Importanti in tutto lo spettacolo sono i cori, scritti e cantati da Giovanna Marini, anzi direi fondamentali perché questi cori sono le voci dei itigi, le voci di chi era su quel aereo, le voci dei parenti che aspettavano a Palermo i loro cari, le nostre voci. Nostre si, perché è da questo punto che è partito il progetto di Paolini e cioè che itigi siamo tutti noi, noi che prendiamo un aereo o che andiamo all’aeroporto per l’arrivo di qualcuno, noi popolo italiano che ha bisogno di sapere se il nostro spazio aereo è sicuro o è un far west per chiunque.
Come dicevo all’inizio, il monologo non individua chi è che ha deciso di far sparire un aereo civile dai nostri cieli, ma, forse, anno dopo anno un pezzo di verità salterà fuori.

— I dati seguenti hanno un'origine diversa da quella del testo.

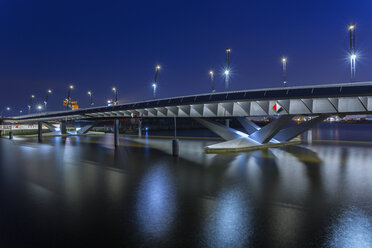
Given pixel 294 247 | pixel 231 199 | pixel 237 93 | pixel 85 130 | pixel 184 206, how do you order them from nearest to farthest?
pixel 294 247 → pixel 184 206 → pixel 231 199 → pixel 237 93 → pixel 85 130

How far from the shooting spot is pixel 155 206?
1037 cm

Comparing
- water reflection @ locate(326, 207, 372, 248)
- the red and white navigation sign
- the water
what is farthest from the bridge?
water reflection @ locate(326, 207, 372, 248)

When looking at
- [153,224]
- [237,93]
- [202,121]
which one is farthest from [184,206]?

Chissà magari l’onorevole senatore a vita Cossiga si ricorderà cosa avvenne nell’estate del 1980, quando era presidente del consiglio e fu preso in giro da tutti i suoi sottoposti( concetto da lui espresso in alcune interviste), e racconterà tutto quello che pensa, quest’anno ha detto che secondo lui è stato un missile magari il prossimo ci dirà che il missile è stato lanciato da un aereo e se la salute lo sostiene un giorno forse sapremo che bandiera aveva quel missile.